Created 02-19-2016 07:06 AM
Hi,
Can anyone suggest me any possible way for "seeing output of a MR job as a single file even if reducer has created multiple part-r-0000* files?"
Created 02-19-2016 08:15 AM
@Rushikesh Deshmukh, -getmerge will download all parts from HDFS to your local machine and merge them in a local-destination there. If you have 8 parts, each say 128M each, you will end up downloading 1G of data. Though it makes sense for small files.
However, if you want to keep the resulting file on HDFS one way to do it is to create a MR job with unit mappers and a single unit reducer. For example:
hadoop jar /usr/hdp/current/hadoop-mapreduce-client/hadoop-streaming.jar -Dmapred.reduce.tasks=1 -mapper cat -reducer cat -input 'inputdir/part-r-*' -output outputdir
If you keep the output on HDFS, another question is "Seeing by whom as a single file?". Above command will create a single output file, but if you run another MR job using that file as input, the MR framework will by default "see" it as 8 files, actually 8 HDFS blocks (assuming block size of 128M), and will process it using 8 mappers.
Created 02-19-2016 07:15 AM
I got below answer:
hdfs dfs -getmerge <src> <localdst> [addnl]
-
Above command worked for me.
Created 02-19-2016 11:12 AM
@Rushikesh Deshmukh what command worked for you? Did @Predrag Minovic question help you? If so please accept his answer and not your own as we do not know what solved it for you. You do not earn points for accepting own answers and its not a good practice unless you find your own solution.
Created 02-19-2016 11:25 AM
@Artem Ervits, the above mentioned command worked in my case to see output as single file while reducer output had created multiple parts file, thus I have accepted that answer.
Created 02-19-2016 08:15 AM
@Rushikesh Deshmukh, -getmerge will download all parts from HDFS to your local machine and merge them in a local-destination there. If you have 8 parts, each say 128M each, you will end up downloading 1G of data. Though it makes sense for small files.
However, if you want to keep the resulting file on HDFS one way to do it is to create a MR job with unit mappers and a single unit reducer.

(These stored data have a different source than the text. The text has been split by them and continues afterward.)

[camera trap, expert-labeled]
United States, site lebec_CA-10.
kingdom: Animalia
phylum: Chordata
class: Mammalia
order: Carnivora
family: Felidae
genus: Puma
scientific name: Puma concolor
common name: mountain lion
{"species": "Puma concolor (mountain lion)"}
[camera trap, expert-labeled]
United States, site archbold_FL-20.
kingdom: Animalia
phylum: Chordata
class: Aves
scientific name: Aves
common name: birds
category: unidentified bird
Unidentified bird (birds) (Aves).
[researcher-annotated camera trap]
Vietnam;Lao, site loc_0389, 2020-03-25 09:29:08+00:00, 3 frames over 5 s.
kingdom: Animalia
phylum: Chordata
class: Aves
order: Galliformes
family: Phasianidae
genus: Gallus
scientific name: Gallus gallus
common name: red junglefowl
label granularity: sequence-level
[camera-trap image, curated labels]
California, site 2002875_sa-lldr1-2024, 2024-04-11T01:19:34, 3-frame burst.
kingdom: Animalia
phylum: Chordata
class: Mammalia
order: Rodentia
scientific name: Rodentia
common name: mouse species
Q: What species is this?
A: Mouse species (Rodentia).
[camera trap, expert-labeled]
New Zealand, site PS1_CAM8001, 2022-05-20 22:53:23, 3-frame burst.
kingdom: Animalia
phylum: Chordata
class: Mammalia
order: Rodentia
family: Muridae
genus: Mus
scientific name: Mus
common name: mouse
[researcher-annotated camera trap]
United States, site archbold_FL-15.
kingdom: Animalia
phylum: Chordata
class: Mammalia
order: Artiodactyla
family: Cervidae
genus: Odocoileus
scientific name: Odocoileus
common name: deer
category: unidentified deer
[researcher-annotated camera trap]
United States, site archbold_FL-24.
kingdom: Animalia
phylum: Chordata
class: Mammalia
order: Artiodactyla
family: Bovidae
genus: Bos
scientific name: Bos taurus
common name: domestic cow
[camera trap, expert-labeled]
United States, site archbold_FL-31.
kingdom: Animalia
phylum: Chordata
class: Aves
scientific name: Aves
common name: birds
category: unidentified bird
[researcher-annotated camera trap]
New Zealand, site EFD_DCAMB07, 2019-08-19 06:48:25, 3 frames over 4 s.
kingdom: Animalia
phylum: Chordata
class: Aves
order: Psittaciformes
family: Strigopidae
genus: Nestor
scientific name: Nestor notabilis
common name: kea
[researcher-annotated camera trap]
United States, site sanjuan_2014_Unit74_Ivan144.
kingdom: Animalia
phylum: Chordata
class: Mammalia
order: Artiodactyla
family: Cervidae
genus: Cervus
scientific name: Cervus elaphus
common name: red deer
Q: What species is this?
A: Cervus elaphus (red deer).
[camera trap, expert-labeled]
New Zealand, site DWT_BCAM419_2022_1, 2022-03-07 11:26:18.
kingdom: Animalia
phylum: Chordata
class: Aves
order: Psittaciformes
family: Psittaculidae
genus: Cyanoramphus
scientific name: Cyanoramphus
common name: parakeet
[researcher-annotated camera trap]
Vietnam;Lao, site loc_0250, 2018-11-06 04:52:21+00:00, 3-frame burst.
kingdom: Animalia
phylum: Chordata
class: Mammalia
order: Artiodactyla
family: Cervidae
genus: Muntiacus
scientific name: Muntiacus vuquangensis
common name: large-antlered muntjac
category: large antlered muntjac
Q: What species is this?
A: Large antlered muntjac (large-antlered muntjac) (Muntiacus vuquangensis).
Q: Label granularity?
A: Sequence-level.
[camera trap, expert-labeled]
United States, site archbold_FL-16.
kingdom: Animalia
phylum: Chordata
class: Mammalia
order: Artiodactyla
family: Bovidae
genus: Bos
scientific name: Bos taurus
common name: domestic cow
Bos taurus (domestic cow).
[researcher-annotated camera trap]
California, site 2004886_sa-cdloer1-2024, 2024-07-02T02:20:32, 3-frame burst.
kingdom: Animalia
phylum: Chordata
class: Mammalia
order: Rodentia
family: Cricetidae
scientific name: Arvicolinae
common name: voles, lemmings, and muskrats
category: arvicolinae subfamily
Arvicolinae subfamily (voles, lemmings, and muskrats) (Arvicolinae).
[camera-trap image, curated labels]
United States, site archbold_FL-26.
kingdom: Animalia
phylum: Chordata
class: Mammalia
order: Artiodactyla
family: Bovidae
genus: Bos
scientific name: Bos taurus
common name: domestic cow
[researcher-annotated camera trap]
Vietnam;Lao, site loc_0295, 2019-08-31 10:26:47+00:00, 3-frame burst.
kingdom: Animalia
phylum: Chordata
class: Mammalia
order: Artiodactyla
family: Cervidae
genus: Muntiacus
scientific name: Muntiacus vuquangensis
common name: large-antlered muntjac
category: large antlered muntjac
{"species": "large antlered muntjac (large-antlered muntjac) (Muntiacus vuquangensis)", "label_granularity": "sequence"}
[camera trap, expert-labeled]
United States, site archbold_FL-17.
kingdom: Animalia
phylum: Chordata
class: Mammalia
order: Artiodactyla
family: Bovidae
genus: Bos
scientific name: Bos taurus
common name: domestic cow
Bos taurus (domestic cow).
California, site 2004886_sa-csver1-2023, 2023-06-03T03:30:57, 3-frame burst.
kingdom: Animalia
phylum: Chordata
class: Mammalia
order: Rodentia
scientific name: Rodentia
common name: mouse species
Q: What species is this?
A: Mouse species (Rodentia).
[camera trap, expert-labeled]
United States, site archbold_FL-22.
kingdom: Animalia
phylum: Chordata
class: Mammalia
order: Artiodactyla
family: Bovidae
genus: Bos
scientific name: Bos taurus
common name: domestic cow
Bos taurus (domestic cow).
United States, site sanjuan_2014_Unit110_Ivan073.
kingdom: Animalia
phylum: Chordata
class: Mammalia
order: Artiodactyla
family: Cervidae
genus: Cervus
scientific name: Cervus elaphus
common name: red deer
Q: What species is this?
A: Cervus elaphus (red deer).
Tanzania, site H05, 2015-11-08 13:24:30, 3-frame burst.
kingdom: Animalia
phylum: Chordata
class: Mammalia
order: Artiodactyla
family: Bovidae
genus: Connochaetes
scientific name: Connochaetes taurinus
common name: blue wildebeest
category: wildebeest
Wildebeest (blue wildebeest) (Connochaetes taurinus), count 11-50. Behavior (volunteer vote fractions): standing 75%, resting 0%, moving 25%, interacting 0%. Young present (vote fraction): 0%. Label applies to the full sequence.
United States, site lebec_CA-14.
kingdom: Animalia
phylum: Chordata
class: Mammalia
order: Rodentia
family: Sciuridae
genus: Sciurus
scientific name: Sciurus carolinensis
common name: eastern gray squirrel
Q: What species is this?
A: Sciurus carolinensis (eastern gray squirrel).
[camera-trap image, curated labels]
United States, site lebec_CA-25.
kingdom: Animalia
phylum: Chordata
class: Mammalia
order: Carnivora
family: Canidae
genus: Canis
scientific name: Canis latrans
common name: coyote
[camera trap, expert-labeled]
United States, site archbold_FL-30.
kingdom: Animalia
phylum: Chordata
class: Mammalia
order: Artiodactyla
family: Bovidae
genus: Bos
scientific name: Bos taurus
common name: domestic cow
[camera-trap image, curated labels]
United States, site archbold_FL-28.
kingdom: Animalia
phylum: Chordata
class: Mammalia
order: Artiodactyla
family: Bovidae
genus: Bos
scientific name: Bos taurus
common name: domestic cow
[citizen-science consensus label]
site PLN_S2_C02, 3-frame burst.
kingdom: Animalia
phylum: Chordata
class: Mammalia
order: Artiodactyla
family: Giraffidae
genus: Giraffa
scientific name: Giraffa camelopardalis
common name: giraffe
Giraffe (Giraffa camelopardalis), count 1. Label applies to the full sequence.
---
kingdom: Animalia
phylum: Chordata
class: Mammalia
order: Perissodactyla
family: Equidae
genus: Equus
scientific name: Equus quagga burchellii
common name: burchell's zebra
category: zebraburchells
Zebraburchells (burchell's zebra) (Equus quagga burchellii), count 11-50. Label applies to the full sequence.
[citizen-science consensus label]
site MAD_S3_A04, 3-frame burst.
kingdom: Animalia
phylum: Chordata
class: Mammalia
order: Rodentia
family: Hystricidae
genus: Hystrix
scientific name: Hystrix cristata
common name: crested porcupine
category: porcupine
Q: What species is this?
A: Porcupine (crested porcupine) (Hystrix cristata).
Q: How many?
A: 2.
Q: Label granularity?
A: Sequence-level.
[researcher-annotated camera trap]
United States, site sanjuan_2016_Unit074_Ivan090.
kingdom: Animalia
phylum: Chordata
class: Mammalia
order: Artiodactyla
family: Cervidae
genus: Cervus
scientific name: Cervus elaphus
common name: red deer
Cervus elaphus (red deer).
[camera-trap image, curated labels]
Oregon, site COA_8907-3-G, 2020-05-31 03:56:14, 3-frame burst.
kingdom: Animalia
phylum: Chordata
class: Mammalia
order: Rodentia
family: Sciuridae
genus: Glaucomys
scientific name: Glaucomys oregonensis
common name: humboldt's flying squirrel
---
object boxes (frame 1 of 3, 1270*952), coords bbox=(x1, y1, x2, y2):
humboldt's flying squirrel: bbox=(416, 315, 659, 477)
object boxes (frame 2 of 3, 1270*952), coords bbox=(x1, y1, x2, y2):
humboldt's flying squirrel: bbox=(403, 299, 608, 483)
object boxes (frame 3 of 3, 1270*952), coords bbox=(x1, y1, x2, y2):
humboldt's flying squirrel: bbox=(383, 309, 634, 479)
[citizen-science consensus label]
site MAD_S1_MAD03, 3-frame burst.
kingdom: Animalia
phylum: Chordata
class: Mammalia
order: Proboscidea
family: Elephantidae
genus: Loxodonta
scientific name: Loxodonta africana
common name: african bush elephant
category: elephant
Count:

For example:
hadoop jar /usr/hdp/current/hadoop-mapreduce-client/hadoop-streaming.jar -Dmapred.reduce.tasks=1 -mapper cat -reducer cat -input 'inputdir/part-r-*' -output outputdir
If you keep the output on HDFS, another question is "Seeing by whom as a single file?". Above command will create a single output file, but if you run another MR job using that file as input, the MR framework will by default "see" it as 8 files, actually 8 HDFS blocks (assuming block size of 128M), and will process it using 8 mappers.